Resistive switching in TiO2-based metal–insulator–metal structures with Al2O3 barrier layer at the metal/dielectric interface

• Pt/Al2O3/TiO2/TiN bilayer structures were prepared using atomic layer deposition.
• Two-step forming process led to stable repetitive bipolar resistive switching.
• Switching parameters could be effectively tuned by current compliance during SET.
• Endurance of 104 pulses was obtained for structures with 3 & 4 nm of Al2O3.
• Switching takes place in Al2O3 while TiO2 acts as an oxygen vacancy reservoir.

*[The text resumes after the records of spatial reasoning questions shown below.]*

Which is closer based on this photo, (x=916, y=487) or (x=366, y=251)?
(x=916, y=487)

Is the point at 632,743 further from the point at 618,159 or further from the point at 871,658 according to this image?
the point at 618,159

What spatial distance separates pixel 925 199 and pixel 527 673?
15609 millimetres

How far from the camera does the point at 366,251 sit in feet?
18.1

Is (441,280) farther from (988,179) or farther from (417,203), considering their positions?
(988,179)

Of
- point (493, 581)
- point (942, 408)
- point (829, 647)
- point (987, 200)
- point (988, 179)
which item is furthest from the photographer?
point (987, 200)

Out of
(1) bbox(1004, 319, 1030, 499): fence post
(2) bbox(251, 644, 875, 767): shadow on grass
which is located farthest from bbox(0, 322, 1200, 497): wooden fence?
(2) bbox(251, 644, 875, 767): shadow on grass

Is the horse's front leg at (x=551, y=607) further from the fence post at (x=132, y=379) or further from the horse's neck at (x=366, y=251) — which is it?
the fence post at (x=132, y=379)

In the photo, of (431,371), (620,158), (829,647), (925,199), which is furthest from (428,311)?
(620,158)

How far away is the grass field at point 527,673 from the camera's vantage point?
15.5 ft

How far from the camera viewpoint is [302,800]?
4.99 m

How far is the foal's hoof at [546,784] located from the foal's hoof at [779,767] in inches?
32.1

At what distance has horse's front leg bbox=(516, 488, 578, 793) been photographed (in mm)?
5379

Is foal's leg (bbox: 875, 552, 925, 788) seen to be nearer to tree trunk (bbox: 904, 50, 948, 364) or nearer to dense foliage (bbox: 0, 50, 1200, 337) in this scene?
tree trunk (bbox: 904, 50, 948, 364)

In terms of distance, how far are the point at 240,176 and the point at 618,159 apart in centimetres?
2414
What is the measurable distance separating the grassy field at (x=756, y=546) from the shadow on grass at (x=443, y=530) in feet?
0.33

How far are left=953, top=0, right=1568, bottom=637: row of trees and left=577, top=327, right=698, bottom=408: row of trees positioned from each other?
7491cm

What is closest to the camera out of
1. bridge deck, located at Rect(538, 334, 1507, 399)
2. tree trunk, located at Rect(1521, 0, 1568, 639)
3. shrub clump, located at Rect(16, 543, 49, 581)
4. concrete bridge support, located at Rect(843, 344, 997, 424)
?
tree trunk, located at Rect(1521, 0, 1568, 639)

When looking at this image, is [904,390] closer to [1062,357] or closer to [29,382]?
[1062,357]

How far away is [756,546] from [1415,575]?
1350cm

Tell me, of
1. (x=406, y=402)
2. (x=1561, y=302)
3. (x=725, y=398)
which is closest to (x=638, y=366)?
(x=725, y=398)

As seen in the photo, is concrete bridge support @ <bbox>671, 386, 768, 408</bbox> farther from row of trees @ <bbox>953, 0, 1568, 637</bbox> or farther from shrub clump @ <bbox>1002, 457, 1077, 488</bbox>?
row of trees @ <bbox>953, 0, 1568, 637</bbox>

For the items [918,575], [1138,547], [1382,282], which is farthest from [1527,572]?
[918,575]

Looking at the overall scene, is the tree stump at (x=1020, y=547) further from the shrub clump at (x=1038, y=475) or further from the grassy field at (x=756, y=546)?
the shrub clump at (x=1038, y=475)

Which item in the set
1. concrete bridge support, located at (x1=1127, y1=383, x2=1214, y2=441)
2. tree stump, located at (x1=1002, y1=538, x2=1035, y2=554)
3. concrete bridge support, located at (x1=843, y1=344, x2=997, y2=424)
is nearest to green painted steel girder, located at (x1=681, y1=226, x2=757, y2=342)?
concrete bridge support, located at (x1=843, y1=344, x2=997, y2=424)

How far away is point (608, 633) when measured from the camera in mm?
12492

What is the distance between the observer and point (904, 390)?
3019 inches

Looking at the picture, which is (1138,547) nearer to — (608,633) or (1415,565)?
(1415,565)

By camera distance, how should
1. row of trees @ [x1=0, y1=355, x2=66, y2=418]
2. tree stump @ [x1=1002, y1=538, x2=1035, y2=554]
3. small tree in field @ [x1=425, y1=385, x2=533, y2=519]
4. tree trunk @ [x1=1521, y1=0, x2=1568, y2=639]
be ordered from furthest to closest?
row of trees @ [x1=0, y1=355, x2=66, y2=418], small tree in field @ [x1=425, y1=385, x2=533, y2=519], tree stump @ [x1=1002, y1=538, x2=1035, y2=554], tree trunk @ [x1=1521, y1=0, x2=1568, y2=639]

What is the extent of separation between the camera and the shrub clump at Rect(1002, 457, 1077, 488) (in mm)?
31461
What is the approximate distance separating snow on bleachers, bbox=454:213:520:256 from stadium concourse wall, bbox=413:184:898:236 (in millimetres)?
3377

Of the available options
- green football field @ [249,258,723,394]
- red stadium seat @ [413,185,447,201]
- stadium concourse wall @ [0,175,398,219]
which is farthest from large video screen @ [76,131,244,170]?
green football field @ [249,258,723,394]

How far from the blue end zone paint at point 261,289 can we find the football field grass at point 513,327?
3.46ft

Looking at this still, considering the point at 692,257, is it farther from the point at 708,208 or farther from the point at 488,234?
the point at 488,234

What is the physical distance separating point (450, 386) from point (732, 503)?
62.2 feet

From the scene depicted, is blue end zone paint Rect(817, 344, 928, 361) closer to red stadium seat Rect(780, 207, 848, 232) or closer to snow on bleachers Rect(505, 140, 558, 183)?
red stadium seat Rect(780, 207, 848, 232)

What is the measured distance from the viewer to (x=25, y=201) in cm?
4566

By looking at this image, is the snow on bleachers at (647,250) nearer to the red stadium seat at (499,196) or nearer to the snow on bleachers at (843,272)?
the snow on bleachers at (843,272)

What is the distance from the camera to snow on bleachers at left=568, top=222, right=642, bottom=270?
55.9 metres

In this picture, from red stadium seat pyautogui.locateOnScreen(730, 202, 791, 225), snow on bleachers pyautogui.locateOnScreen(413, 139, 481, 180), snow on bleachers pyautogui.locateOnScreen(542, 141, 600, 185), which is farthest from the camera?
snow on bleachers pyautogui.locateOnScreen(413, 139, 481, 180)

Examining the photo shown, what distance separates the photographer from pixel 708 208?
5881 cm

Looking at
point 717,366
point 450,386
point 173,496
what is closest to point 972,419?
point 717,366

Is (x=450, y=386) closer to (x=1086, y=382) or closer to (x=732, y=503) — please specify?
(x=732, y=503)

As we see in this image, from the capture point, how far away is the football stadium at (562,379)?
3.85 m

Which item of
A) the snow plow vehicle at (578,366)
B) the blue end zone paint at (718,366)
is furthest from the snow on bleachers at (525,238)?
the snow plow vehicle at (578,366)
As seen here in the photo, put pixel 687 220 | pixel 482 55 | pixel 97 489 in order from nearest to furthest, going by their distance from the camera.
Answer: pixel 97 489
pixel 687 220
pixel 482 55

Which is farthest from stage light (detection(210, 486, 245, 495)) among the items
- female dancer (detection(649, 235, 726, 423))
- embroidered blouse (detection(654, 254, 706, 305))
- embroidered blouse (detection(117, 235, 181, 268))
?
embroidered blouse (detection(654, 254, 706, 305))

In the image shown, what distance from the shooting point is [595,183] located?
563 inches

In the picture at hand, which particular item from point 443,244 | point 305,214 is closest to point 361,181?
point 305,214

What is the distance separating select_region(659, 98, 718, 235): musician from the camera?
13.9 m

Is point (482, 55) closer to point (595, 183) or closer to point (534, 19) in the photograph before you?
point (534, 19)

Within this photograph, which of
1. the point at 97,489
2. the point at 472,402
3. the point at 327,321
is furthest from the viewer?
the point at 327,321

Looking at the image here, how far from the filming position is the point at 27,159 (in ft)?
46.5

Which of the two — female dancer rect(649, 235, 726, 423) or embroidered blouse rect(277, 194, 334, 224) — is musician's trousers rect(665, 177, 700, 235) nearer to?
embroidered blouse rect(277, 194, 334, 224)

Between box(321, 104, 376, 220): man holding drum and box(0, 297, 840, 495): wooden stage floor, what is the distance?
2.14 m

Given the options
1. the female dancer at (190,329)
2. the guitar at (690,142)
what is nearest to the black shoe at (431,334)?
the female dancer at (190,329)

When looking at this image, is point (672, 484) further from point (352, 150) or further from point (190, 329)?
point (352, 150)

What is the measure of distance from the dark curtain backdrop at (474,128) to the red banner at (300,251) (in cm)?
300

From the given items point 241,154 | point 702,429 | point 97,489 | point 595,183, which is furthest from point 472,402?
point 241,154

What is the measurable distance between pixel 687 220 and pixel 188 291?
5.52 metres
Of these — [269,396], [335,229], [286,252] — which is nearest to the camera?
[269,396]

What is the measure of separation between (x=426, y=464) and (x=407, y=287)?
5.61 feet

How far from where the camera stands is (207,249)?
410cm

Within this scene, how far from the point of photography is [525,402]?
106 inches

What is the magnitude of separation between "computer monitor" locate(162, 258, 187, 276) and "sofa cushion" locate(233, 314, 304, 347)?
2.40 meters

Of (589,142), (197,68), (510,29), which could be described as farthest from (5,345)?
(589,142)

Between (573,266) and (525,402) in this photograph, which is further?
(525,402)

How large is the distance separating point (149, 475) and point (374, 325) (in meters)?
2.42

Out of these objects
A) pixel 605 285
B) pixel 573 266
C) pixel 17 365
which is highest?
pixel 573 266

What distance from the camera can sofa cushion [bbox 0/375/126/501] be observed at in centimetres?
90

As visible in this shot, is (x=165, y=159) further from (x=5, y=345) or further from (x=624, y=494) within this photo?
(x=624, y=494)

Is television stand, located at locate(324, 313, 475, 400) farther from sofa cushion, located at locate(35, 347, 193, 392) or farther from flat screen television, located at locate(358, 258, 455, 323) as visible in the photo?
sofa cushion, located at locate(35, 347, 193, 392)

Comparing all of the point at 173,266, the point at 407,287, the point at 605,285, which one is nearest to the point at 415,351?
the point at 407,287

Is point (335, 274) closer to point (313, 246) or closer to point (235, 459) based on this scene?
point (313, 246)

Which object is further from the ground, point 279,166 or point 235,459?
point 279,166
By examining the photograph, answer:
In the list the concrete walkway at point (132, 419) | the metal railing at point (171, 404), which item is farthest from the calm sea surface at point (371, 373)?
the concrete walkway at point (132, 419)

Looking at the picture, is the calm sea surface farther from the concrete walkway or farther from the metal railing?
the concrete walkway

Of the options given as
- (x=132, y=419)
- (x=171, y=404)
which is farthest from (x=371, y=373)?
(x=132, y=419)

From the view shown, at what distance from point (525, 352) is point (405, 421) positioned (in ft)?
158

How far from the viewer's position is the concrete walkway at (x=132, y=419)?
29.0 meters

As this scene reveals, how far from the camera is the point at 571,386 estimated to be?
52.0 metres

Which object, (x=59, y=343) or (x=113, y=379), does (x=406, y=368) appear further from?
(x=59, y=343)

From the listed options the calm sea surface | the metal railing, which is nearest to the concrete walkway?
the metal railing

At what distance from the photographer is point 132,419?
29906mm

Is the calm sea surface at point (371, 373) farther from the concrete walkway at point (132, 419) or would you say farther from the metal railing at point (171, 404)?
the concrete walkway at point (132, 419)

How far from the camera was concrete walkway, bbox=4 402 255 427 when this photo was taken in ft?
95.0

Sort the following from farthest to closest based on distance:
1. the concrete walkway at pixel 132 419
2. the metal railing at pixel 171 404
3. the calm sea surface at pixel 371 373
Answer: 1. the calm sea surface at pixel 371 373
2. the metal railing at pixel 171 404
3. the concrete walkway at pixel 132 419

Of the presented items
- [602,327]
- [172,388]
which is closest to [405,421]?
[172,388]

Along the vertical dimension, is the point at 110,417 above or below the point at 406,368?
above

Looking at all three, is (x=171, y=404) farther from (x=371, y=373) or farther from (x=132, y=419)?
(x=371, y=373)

In this work we systematically study the effect of the Al2O3 barrier layer thickness on the resistive switching properties of Al2O3/TiO2 bilayer grown by atomic layer deposition in the Pt/Al2O3/TiO2/TiN stacks. It was found that an Al2O3 layer of a certain thickness is essential to stabilize the resistive switching parameters while these can be further tuned by current compliance during SET. A two-step forming process was required to achieve stable repetitive bipolar switching loops. The endurance of 104 readings of alternating resistance states was obtained for structures with 3 and 4 nm of Al2O3 during pulsed measurements. Forming was performed also at elevated temperatures using constant voltage stress. It was found that the switching is filamentary and happens in the Al2O3 layer while TiO2 is acting as an oxygen vacancy reservoir.